Оказалось, что, действительно, легковесы нужны, но Кабот-Кабот IV никому не нужен. Я узнал об этом, встретив его через неделю.
— Ну, как ваша борьба? — спросил я.
— Никак, — огорченно ответил он. — Как раз в то время, когда я готовился к матчу со Збышкой и разрабатывал прием бра-руле, откуда-то вынырнул маленький дьяволенок и уложил меня этим самым бра-руле… Впрочем, мало ли еще видов спорта?
— Сколько угодно, — ответил я. — Да вы же сами говорили, что уверенность — уже пол-победы.
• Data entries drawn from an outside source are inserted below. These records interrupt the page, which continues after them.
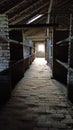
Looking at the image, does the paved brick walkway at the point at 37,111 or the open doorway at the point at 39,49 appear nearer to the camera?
the paved brick walkway at the point at 37,111

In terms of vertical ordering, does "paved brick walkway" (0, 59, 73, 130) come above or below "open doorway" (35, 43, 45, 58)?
below

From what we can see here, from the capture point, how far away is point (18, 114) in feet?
7.98

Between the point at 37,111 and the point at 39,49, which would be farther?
the point at 39,49

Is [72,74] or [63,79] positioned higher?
[72,74]

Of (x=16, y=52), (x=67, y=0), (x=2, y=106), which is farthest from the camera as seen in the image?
(x=67, y=0)

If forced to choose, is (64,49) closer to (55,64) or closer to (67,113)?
(55,64)

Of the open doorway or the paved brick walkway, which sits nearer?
the paved brick walkway

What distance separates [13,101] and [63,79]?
230 cm

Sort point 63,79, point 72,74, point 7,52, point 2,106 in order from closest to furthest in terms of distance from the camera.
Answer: point 2,106 < point 72,74 < point 7,52 < point 63,79

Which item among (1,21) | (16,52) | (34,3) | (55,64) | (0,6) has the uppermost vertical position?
(34,3)

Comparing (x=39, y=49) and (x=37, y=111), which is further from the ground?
(x=39, y=49)

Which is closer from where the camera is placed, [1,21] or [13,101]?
[13,101]

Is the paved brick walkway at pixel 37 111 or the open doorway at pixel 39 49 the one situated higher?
the open doorway at pixel 39 49

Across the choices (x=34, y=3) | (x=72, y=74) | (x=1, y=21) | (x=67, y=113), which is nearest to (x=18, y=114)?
(x=67, y=113)
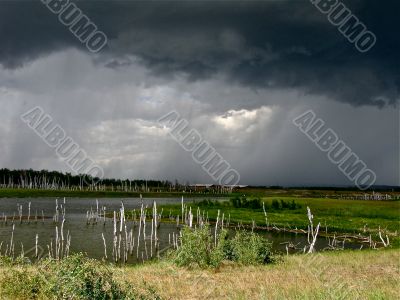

— Ну, да, я в этом уверен.
По мере того, как я ближе узнавал Кабот-Кабота IV, он мне все больше и больше нравился. Он по-детски верил, что он может и сумеет сделать спортивную карьеру; все его попытки кончались, разумеется, крахом, но он верил упрямо, настойчиво в свою звезду. Я понял его настойчивость, побывав в доме его отца. Там мне продемонстрировали всех наличных членов рода Кабот, а отсутствовавших описали весьма подробно. Мне казалось невероятным, что этот паукообразный, головастый малыш принадлежал к их могучему роду. Это была раса загорелых, рослых, широкоплечих и мускулистых гигантов. Весь большой дом был плотно набит плодами побед могучего племени: призами, кубками и медалями. Аттестаты и отзывы просто сваливались в бельевые корзины и пылились на чердаках. В день моего приезда мать Кабби получила первый приз за игру в бридж в местном сельском клубе.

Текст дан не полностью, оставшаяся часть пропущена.